AWS2-6 質疑応答

💬 AWS LAMP/WordPress 2日間研修:よくある質問(FAQ 20)


【環境・接続関連】

Q1. SSHで接続できません。
A1.
以下を確認しましょう:

  • インスタンスのセキュリティグループに 22番ポート (SSH) が許可されているか。
  • 接続コマンドのユーザー名が ec2-user になっているか。
  • .pem ファイルのパーミッションを chmod 400 に設定済みか。
  • Elastic IPが割り当てられているか(再起動で変わることがあります)。

Q2. 自分のIPが頻繁に変わるのでSSH制限をかけるのが面倒です。
A2.
固定IP付きVPNや、AWS Systems Manager Session Managerを利用すると安全・便利です。
または一時的に「マイIP」に設定し、作業終了後に削除するのが安全です。


Q3. yum update でエラーが出るときは?
A3.
一時的なミラー不具合の場合が多いです。
sudo yum clean all && sudo yum update -y を試します。
それでも失敗する場合は、時間をおいて再実行。


【Apache/LAMP関連】

Q4. Apacheをインストールしたのに「It works!」が表示されません。
A4.

  • sudo systemctl start httpd で起動しているか確認。
  • セキュリティグループで HTTP(80) を開放しているか。
  • /var/www/htmlindex.html が存在するか確認しましょう。

Q5. ブラウザでアクセスすると「403 Forbidden」になります。
A5.
ファイルの権限または所有者が不正です。

sudo chown -R ec2-user:apache /var/www/html
find /var/www/html -type d -exec sudo chmod 755 {} \;
find /var/www/html -type f -exec sudo chmod 644 {} \;

で修正できます。


Q6. PHPファイルを開くとダウンロードされてしまいます。
A6.
ApacheがPHPモジュールを読み込めていません。
sudo amazon-linux-extras enable php8.2sudo yum install -y php php-mysqlnd
sudo systemctl restart httpd で解決します。


【MySQL/DB関連】

Q7. MySQLにログインできません。
A7.
rootパスワードを忘れた場合は再設定可能です:

sudo systemctl stop mariadb
sudo mysqld_safe --skip-grant-tables &
mysql -u root
UPDATE mysql.user SET Password=PASSWORD('新パスワード') WHERE User='root';
FLUSH PRIVILEGES;
exit;
sudo systemctl restart mariadb

Q8. WordPressのインストール画面で「データベース接続確立エラー」が出ます。
A8.

  • wp-config.phpDB_NAME, DB_USER, DB_PASSWORD, DB_HOST を再確認。
  • DBユーザーが localhost からアクセス許可されているか確認します。
  • sudo systemctl status mariadb でDBが起動しているか確認。

Q9. MySQLのデータベースはバックアップできますか?
A9.
はい。
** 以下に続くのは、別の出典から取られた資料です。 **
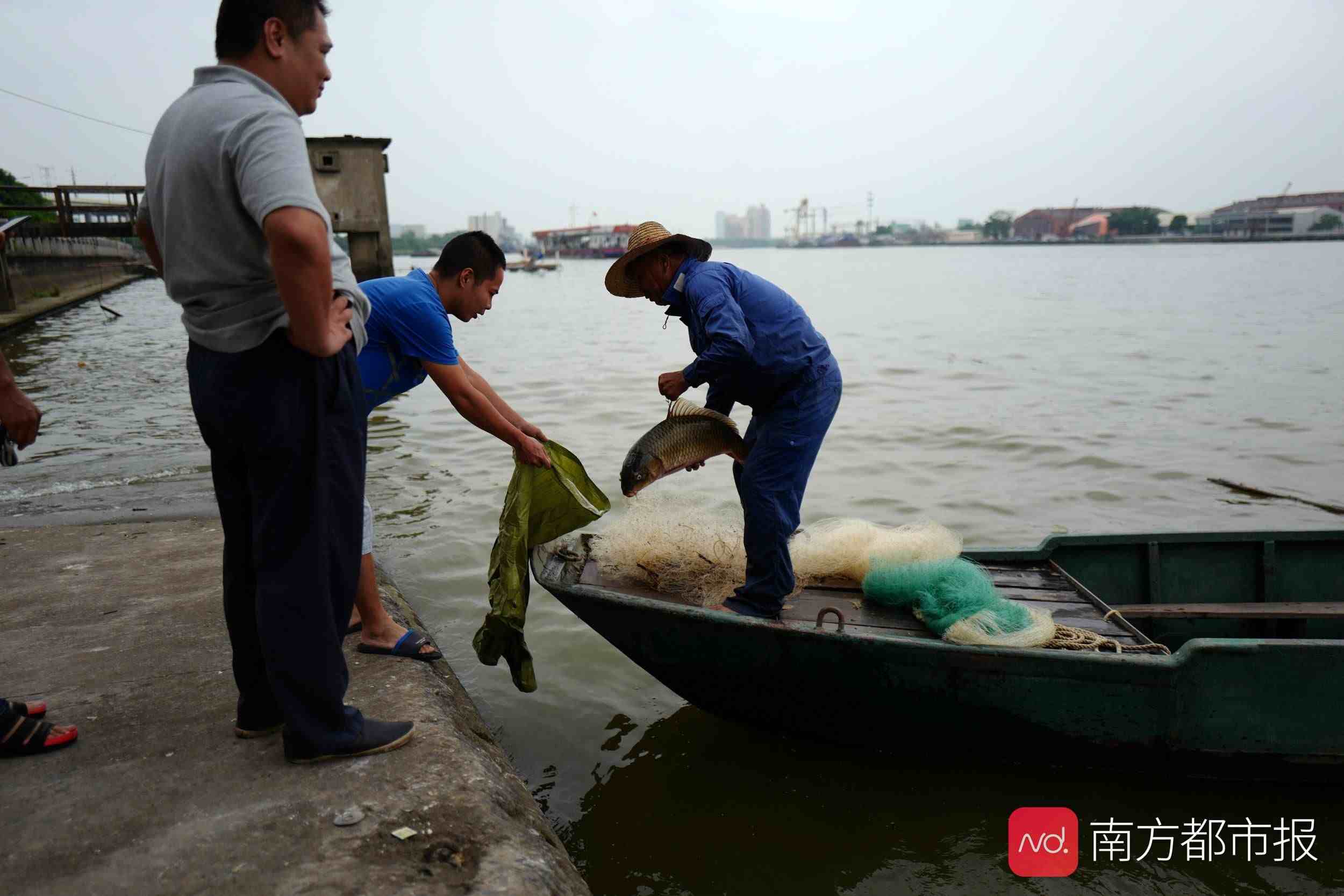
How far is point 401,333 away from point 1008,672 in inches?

以下のコマンドでダンプできます。

mysqldump -u root -p wpdb > /home/ec2-user/backup.sql

復元は mysql -u root -p wpdb < backup.sql


【WordPress関連】

Q10. wp-config.php のソルトって何ですか?
A10.
WordPressのCookieとセッションを暗号化するためのランダムキーです。
https://api.wordpress.org/secret-key/1.1/salt/ から自動生成して貼り付けます。


Q11. 管理画面にログインできません。パスワードを忘れました。
A11.
DBで直接リセット可能です。

UPDATE wp_users SET user_pass=MD5('NewPass123!') WHERE user_login='admin';

またはログイン画面の「パスワードをお忘れですか?」から再発行します。


Q12. プラグインを入れたら真っ白になりました。
A12.
問題のプラグインを無効化しましょう。SSHから以下を実行:

cd /var/www/html/wp-content/plugins
mv プラグイン名 プラグイン名_bak

→ 再度管理画面にアクセスできます。


Q13. 投稿URLが「?p=123」から変わりません。
A13.
「設定 → パーマリンク設定 → 投稿名」を選択して保存してください。
.htaccess にリライト設定が作成されない場合は、Apacheの AllowOverride All を確認します。


【SSL/ネットワーク関連】

Q14. HTTPSが「保護されていない通信」になります。
A14.
Let’s Encryptで発行した証明書の対象にドメインが含まれていない可能性。
sudo certbot --apache -d example.com -d www.example.com を再実行。


Q15. certbot更新を自動化したいです。
A15.
Amazon Linuxでは自動cronが既に設定されています。
動作確認は:

sudo certbot renew --dry-run

を実行して「Congratulations!」と出ればOKです。


Q16. Elastic IPを付けないとドメインが安定しませんか?
A16.
はい。EC2を再起動するとパブリックIPが変わります。
必ず Elastic IP を割り当てて固定しましょう。


【バックアップ/運用関連】

Q17. スナップショットとAMIの違いは?
A17.

  • スナップショット:EBSボリューム単位のバックアップ(差分保存)
  • AMI:EC2全体(設定+EBS含む)のイメージ。新規起動に利用できます。

Q18. スナップショットはどのくらいの頻度で取ればいいですか?
A18.

  • 学習・開発環境:1日1回または大きな変更前後
  • 本番環境:週次 or 自動スケジュール(AWS BackupまたはLambda)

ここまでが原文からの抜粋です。